Monday, July 29, 2013

On "In Search of Our Mother's Gardens" by Alice Walker





Summary:

What is more important than simply chronicling intergenerational or multigenerational learning is the actual learning that takes place between women and their female children. Alice Walker (1983) speaks of both the conscious and unconscious sharing of creative knowledge throughout the African American female's history in the United States. Walker insists that all of our mothers, grandmothers, and great-grandmothers were artists whose overwhelming maltreatment by those who sought power over her fed her creative drive.
And so our mothers and grandmothers have, more often than not anonymously, handed on the creative spark, the seed of the flower they themselves never hoped to see: or like a sealed letter they could not plainly read...She has handed down respect for the possibilities-and the will to grasp them. (Walker, 1983, p. 408)
By looking at the past and present lives of the women who came before us, Walker suggests that we can blossom into creative beings as well.
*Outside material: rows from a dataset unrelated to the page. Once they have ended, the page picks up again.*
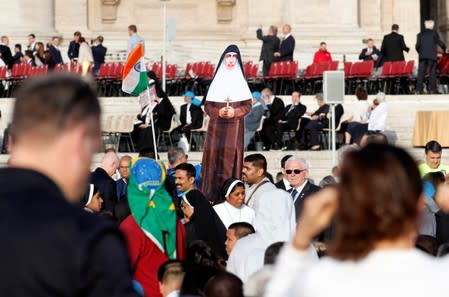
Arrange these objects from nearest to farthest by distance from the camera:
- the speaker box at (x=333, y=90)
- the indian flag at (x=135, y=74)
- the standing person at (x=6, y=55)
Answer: the indian flag at (x=135, y=74) < the speaker box at (x=333, y=90) < the standing person at (x=6, y=55)

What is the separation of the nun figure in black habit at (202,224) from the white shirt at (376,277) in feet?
21.9

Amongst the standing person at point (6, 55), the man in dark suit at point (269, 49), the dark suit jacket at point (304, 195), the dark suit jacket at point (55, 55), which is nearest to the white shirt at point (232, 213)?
the dark suit jacket at point (304, 195)

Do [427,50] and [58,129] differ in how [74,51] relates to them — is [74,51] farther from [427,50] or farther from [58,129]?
[58,129]

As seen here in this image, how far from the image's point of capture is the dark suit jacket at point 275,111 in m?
25.4

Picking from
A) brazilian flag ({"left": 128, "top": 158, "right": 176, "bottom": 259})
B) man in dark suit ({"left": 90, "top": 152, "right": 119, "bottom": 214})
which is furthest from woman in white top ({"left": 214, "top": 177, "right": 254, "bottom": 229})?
brazilian flag ({"left": 128, "top": 158, "right": 176, "bottom": 259})

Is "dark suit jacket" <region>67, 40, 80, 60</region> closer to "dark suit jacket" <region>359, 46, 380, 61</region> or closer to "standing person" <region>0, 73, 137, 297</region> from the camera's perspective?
"dark suit jacket" <region>359, 46, 380, 61</region>

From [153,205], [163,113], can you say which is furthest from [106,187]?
[163,113]

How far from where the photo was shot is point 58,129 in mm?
3656

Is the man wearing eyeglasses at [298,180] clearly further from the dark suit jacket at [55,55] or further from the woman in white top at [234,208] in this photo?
the dark suit jacket at [55,55]

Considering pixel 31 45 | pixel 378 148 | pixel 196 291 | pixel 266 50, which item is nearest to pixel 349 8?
pixel 266 50

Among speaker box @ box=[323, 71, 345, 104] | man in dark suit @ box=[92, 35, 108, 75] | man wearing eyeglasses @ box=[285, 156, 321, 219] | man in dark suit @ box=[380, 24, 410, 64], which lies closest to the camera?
man wearing eyeglasses @ box=[285, 156, 321, 219]

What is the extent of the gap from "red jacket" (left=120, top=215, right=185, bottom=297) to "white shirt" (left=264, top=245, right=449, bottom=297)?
196 inches

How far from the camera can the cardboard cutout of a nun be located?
52.5 ft

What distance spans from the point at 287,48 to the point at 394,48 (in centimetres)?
220
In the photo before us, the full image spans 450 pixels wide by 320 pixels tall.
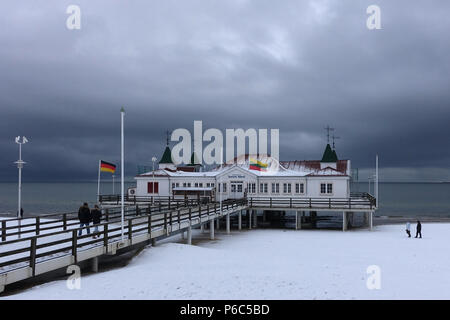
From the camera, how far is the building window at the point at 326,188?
38094mm

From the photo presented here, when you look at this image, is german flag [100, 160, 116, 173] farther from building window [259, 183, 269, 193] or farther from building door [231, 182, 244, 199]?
building window [259, 183, 269, 193]

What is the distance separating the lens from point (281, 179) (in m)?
39.7

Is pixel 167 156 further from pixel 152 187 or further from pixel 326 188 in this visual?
pixel 326 188

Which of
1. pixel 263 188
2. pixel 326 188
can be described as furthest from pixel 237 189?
pixel 326 188

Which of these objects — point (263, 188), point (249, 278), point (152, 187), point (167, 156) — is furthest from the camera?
point (167, 156)

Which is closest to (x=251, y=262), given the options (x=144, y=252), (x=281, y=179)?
(x=144, y=252)

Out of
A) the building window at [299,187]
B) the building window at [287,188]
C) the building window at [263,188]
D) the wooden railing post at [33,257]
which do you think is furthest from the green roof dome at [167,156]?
the wooden railing post at [33,257]

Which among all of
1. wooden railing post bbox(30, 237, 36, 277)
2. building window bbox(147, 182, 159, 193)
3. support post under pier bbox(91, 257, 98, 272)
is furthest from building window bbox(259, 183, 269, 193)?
wooden railing post bbox(30, 237, 36, 277)

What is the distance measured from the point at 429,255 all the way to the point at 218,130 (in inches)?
846

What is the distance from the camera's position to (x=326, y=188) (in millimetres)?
38156

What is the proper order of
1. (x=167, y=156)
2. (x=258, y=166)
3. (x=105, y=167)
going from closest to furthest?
(x=105, y=167)
(x=258, y=166)
(x=167, y=156)

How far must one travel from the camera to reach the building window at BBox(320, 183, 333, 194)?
125 feet

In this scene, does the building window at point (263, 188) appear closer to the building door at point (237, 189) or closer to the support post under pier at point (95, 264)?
the building door at point (237, 189)
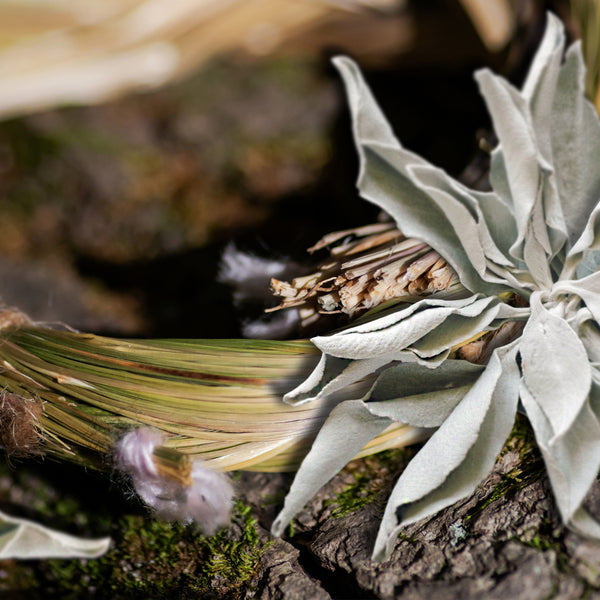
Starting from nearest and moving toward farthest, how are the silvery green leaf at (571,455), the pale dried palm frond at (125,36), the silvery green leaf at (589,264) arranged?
1. the silvery green leaf at (571,455)
2. the silvery green leaf at (589,264)
3. the pale dried palm frond at (125,36)

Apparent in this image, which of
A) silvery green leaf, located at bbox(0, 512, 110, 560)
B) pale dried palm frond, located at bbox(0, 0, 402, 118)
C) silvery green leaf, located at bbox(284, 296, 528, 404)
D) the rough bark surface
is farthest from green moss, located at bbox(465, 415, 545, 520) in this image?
pale dried palm frond, located at bbox(0, 0, 402, 118)

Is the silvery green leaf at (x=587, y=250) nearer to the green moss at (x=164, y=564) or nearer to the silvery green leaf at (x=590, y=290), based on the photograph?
the silvery green leaf at (x=590, y=290)

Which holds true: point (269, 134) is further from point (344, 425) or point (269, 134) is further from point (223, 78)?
point (344, 425)

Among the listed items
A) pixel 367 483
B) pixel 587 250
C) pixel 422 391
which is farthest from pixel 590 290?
pixel 367 483

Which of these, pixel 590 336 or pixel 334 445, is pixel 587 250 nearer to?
pixel 590 336

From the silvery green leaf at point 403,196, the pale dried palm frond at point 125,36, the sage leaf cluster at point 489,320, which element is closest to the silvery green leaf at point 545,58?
the sage leaf cluster at point 489,320
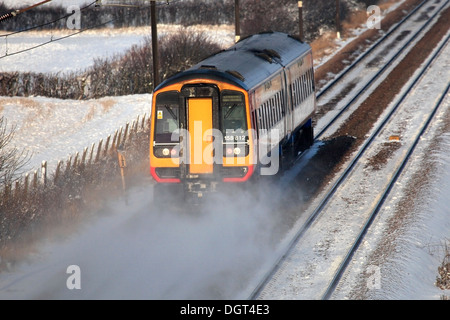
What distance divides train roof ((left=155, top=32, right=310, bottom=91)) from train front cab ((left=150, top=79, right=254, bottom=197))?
0.25m

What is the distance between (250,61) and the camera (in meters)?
19.1

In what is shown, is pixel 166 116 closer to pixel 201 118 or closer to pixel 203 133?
pixel 201 118

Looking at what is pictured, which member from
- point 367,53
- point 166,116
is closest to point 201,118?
point 166,116

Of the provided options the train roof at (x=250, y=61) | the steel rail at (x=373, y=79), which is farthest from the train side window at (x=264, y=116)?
the steel rail at (x=373, y=79)

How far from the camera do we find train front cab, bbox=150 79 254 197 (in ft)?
55.1

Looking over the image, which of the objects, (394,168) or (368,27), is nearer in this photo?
(394,168)

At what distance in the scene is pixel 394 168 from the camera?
21891mm

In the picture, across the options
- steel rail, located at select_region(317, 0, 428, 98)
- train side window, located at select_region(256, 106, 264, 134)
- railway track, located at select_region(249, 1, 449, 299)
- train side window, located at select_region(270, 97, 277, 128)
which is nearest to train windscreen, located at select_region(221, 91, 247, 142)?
train side window, located at select_region(256, 106, 264, 134)

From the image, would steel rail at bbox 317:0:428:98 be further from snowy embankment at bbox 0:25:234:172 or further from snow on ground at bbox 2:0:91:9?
snow on ground at bbox 2:0:91:9

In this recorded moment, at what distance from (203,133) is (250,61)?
125 inches

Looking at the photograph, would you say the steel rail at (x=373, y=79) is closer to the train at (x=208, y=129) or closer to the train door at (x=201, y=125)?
the train at (x=208, y=129)

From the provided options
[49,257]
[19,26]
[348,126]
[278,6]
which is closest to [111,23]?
[19,26]

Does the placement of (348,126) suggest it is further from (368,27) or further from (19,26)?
(19,26)

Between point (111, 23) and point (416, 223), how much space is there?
145 feet
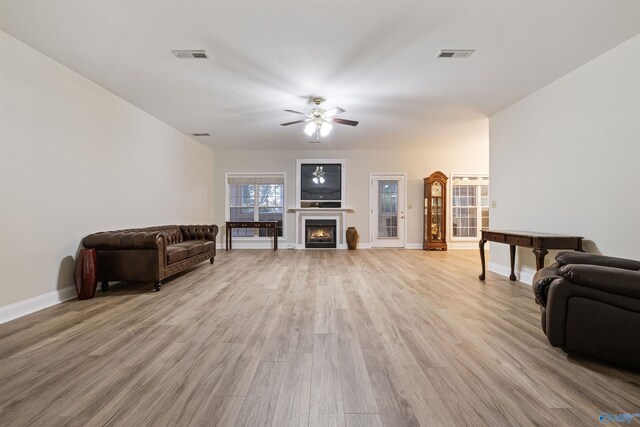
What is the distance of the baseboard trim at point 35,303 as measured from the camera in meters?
2.73

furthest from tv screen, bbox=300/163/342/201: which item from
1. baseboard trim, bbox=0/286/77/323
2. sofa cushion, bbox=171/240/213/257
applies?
baseboard trim, bbox=0/286/77/323

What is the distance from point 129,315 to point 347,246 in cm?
579

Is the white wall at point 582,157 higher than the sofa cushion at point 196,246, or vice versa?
the white wall at point 582,157

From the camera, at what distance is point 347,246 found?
7.98 m

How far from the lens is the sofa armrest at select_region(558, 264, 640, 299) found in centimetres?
177

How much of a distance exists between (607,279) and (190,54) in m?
4.22

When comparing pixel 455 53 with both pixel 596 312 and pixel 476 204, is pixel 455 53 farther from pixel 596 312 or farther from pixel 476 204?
pixel 476 204

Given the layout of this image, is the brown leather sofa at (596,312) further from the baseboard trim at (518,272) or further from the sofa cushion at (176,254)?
the sofa cushion at (176,254)

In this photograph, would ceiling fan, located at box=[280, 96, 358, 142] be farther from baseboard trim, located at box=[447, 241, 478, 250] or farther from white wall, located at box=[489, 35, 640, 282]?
baseboard trim, located at box=[447, 241, 478, 250]

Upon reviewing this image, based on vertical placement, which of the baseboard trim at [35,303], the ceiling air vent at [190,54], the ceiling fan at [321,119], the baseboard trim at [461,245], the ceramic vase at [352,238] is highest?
the ceiling air vent at [190,54]

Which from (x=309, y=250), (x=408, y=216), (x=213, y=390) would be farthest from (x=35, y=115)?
(x=408, y=216)

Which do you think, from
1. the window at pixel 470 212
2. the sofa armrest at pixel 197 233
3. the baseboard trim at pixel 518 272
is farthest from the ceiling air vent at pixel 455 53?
the window at pixel 470 212

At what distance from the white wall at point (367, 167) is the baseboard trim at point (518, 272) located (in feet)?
10.0

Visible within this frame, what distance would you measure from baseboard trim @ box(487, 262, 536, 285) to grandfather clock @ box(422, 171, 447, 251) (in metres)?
2.51
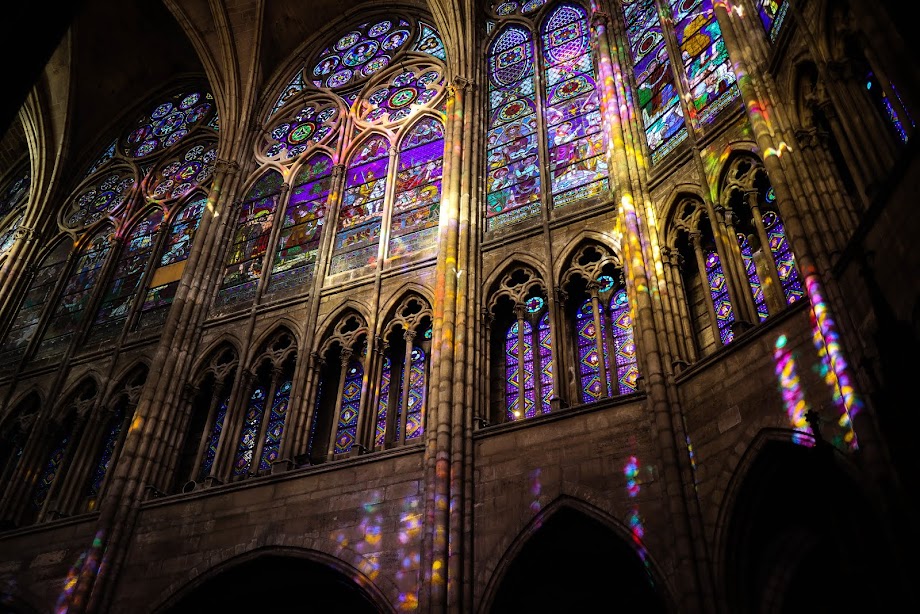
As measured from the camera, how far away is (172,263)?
15.4 metres

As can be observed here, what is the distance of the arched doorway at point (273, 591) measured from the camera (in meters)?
10.2

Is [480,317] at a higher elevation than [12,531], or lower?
higher

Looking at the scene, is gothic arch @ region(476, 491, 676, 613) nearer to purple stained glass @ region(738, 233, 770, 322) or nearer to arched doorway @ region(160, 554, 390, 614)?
arched doorway @ region(160, 554, 390, 614)

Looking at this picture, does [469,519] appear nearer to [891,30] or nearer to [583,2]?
[891,30]

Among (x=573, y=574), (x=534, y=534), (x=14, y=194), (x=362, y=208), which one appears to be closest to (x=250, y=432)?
(x=362, y=208)

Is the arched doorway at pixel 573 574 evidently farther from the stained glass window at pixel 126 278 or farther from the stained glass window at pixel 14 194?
the stained glass window at pixel 14 194

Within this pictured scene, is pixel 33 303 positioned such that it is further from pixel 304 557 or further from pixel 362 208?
pixel 304 557

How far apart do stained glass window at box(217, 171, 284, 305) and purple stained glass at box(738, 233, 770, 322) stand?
777 cm

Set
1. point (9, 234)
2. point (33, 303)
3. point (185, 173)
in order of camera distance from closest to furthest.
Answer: point (33, 303), point (185, 173), point (9, 234)

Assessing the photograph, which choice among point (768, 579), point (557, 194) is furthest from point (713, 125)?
point (768, 579)

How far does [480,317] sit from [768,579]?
15.7 ft

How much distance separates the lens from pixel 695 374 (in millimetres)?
8844

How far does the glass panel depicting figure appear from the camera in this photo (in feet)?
39.7

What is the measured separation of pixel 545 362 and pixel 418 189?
4416 mm
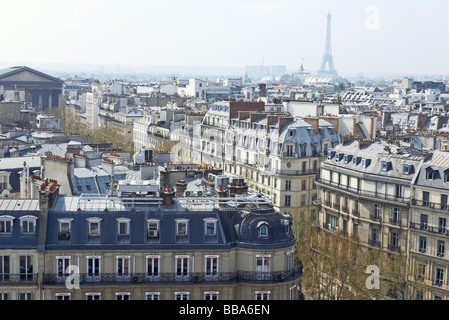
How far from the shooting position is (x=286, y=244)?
31.7 metres

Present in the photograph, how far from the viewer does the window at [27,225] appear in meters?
30.5

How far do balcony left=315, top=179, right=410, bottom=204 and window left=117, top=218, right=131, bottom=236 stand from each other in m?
22.5

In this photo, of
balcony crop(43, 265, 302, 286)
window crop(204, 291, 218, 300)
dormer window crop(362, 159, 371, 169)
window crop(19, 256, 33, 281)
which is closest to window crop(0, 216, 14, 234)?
window crop(19, 256, 33, 281)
This can be applied to the ability to share knowledge about survival, resistance, and liberation through artistic expression.

Walker ends her essay by demonstrating her own creative genius when she shares:

They were women then
My mama's generation...
How they battered down
Doors
And ironed
Starched white
Shirts
How they led
Armies...
To discover books
Desks
A place for us
How they knew what we
Must know
Without knowing a page
Of it
Themselves. (Walker, 1983, p. 709)
 
This art was/is activism because it was driven by dreams of multigenerational survival and liberation.  

These women, our foremothers, worked tirelessly ironing and starching white shirts and cooking food while simultaneously learning and sharing knowledge to carry on for generations.
 
 
Reflection:
 
Alice Walker's (1983) "In Search for Our Mother's Gardens" provides an opportunity to reflect on the relationship between the creative, knowledge production and dissemination, and activism. In what ways were our foremothers resisting through artistic expression and teaching by leaving a record of that expression? The research that I am planning to do on the relationship between intergenerational learning and female activism in Detroit's hip-hop communities speaks to this very subject. How much of the teaching/learning that is necessary for survival and liberation actually take place in academic spaces? And, how much is  disseminated through the five elements of hip-hop (emceeing, dancing, visual artistry, deejaying, or self actualization)? These are two questions that I hope will guide my research.
 
 
Citation:
Walker, A. (1983). In search of our mother's gardens. Orlando, Florida: Harcourt Books.